• _WHAT YOU ARE ASKED TO DO_
Take the line containing "In the image" and all lines after it to the end of the records, and output them exactly.

• _DATA SECTION_
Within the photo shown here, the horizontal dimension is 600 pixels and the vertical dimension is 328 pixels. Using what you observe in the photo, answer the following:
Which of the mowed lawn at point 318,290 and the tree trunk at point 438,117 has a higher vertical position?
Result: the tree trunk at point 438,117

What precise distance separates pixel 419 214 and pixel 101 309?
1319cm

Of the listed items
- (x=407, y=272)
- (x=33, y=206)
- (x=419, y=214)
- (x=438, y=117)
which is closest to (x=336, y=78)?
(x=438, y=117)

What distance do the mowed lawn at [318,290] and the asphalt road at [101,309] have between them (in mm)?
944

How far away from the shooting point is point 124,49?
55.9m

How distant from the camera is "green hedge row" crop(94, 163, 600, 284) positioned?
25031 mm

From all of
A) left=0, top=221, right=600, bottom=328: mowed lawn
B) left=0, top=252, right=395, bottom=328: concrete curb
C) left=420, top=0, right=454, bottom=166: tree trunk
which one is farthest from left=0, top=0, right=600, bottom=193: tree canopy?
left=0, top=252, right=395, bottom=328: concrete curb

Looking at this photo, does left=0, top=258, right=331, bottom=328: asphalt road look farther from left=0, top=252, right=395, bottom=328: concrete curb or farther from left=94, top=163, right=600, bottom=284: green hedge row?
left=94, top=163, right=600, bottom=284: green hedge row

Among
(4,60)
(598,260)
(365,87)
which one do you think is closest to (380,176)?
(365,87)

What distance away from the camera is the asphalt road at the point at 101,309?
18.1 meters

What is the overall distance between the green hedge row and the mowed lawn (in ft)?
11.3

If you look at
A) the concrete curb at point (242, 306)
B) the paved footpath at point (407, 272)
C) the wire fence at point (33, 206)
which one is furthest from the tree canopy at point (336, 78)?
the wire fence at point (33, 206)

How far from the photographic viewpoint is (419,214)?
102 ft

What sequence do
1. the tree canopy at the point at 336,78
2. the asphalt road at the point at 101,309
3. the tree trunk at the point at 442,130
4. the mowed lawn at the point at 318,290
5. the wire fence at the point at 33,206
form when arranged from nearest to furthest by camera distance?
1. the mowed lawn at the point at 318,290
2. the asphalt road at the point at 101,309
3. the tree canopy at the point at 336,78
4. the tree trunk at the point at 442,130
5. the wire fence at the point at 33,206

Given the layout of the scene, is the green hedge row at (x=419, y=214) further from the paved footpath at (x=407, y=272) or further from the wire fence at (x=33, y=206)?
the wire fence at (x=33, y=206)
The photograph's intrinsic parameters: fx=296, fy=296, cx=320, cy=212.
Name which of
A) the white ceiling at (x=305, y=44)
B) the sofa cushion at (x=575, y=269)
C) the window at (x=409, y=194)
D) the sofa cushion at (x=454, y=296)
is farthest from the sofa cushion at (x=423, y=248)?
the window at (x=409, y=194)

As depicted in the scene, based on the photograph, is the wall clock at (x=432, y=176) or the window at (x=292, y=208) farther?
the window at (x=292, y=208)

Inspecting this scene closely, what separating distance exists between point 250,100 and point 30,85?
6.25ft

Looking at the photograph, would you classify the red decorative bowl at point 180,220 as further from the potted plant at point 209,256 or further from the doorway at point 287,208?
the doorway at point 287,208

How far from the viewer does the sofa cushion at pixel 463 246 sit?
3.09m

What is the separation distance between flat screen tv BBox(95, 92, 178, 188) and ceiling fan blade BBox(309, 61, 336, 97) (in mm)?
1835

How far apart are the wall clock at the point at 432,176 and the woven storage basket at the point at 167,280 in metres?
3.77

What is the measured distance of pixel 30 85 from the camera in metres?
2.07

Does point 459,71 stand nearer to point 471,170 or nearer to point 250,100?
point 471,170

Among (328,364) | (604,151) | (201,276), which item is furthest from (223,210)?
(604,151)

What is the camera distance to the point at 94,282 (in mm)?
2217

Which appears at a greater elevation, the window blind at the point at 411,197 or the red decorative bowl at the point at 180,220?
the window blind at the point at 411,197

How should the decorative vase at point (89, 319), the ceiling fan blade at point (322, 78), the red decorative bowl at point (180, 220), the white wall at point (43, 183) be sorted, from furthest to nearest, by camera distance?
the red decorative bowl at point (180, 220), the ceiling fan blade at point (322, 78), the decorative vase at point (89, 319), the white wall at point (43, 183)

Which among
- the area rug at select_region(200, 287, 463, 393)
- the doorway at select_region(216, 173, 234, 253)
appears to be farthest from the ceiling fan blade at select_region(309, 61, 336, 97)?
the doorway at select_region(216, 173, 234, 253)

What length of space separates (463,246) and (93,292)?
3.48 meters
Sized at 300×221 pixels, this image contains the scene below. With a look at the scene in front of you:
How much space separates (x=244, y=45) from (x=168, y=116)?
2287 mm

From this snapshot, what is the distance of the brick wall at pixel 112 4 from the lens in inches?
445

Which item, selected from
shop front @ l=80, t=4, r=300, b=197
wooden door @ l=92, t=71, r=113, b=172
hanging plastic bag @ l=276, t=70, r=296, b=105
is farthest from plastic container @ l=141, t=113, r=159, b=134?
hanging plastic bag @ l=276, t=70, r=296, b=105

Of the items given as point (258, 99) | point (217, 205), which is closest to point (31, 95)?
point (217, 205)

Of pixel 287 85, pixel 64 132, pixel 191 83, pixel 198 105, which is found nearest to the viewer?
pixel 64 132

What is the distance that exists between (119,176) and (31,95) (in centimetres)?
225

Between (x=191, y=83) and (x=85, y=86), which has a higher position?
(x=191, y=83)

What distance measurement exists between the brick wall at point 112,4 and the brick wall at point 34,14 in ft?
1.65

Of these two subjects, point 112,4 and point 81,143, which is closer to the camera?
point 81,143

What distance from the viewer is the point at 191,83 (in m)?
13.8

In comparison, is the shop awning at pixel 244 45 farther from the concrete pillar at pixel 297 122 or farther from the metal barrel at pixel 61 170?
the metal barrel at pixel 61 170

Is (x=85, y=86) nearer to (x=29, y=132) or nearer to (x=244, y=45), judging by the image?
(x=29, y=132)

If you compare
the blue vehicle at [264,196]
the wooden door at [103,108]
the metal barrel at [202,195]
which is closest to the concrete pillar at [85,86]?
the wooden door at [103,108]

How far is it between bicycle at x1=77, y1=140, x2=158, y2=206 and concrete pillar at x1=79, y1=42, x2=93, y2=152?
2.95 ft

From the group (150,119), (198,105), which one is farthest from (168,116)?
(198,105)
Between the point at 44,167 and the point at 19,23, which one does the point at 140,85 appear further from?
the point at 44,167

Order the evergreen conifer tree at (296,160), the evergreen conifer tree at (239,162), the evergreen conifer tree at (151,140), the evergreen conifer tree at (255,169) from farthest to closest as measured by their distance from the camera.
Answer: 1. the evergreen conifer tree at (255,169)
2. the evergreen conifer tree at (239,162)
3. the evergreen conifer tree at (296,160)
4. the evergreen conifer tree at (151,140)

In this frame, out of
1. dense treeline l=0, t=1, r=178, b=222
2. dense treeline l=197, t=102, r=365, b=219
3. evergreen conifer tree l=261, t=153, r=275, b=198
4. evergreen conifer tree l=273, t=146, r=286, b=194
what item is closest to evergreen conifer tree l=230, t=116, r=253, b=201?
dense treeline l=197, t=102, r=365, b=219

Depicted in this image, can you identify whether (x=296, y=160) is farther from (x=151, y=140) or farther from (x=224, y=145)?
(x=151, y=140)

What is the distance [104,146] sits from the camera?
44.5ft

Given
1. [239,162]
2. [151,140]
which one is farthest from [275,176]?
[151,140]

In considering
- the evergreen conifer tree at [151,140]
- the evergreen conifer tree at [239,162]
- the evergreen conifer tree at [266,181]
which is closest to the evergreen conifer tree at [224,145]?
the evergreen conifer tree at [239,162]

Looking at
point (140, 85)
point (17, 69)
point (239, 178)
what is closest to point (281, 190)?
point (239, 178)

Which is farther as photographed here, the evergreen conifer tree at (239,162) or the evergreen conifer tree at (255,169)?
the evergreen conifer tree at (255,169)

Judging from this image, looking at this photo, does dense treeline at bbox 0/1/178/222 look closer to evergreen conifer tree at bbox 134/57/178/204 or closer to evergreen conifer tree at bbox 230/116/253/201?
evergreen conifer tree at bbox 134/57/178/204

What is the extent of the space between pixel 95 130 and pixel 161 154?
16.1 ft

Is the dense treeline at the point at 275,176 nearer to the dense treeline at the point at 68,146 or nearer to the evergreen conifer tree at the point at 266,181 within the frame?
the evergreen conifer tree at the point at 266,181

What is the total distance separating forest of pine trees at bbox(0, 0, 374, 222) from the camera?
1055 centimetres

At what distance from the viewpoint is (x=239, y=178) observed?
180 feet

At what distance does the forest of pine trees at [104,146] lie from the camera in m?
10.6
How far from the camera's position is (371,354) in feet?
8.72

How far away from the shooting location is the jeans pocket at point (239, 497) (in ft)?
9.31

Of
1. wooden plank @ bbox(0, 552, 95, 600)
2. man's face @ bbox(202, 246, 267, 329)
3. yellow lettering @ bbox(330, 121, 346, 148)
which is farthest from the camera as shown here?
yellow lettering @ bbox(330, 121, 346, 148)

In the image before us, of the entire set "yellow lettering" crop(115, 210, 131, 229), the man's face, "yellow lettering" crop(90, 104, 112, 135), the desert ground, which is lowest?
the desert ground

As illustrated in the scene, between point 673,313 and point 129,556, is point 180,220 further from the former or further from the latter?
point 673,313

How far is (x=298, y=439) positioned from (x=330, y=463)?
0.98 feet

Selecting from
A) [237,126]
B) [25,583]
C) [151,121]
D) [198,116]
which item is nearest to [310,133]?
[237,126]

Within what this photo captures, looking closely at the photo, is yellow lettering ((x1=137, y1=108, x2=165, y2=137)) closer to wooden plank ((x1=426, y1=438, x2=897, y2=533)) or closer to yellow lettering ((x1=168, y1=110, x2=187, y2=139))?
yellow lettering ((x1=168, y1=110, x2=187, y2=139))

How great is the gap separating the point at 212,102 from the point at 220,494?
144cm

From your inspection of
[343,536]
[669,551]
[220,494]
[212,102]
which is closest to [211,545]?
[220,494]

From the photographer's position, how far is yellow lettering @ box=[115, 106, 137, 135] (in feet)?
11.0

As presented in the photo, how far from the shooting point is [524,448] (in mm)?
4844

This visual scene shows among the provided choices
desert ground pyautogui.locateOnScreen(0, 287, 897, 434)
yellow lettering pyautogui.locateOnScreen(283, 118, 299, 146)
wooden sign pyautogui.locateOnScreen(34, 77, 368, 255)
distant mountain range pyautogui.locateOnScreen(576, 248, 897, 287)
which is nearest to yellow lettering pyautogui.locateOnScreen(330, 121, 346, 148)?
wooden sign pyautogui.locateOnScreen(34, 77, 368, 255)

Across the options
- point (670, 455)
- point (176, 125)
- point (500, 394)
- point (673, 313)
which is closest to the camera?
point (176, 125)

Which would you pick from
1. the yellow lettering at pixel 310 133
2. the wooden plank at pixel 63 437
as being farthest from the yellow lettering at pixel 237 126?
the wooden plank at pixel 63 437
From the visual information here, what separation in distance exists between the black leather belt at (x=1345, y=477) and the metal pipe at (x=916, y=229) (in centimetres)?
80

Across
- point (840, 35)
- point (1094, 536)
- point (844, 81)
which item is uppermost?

• _FINISHED EXERCISE_
In the image before us, of the entire set "yellow lettering" crop(115, 210, 131, 229), the man's face, "yellow lettering" crop(90, 104, 112, 135), the desert ground, which is lowest?
the desert ground

As illustrated in the scene, between point 673,313 and point 129,556, is point 180,220 further from the former or further from the latter?
point 673,313

How far is (x=298, y=439) positioned from (x=330, y=463)?
0.98 feet

Selecting from
A) [237,126]
B) [25,583]
C) [151,121]
D) [198,116]
which item is nearest to [310,133]?
[237,126]

Within what this photo captures, looking closely at the photo, is yellow lettering ((x1=137, y1=108, x2=165, y2=137)) closer to wooden plank ((x1=426, y1=438, x2=897, y2=533)) or closer to yellow lettering ((x1=168, y1=110, x2=187, y2=139))?
yellow lettering ((x1=168, y1=110, x2=187, y2=139))

How great is the gap separating the point at 212,102 from the point at 220,494?
144cm

From your inspection of
[343,536]
[669,551]
[220,494]
[212,102]
which is closest to [211,545]?
[220,494]

From the photographer's position, how far is yellow lettering @ box=[115, 106, 137, 135] (in feet)?
11.0

As presented in the photo, how far from the shooting point is [524,448] (in mm)?
4844

This visual scene shows among the provided choices
desert ground pyautogui.locateOnScreen(0, 287, 897, 434)
yellow lettering pyautogui.locateOnScreen(283, 118, 299, 146)
wooden sign pyautogui.locateOnScreen(34, 77, 368, 255)
distant mountain range pyautogui.locateOnScreen(576, 248, 897, 287)
which is nearest to yellow lettering pyautogui.locateOnScreen(330, 121, 346, 148)?
wooden sign pyautogui.locateOnScreen(34, 77, 368, 255)

Across the options
- point (670, 455)
- point (176, 125)
- point (500, 394)
- point (673, 313)
which is closest to the camera?
point (176, 125)

Which would you pick from
1. the yellow lettering at pixel 310 133
2. the wooden plank at pixel 63 437
as being farthest from the yellow lettering at pixel 237 126?
the wooden plank at pixel 63 437
From the visual information here, what separation in distance exists between the black leather belt at (x=1345, y=477) and the metal pipe at (x=916, y=229) (in centimetres)?
80

Across
- point (840, 35)
- point (1094, 536)
- point (844, 81)
which item is uppermost?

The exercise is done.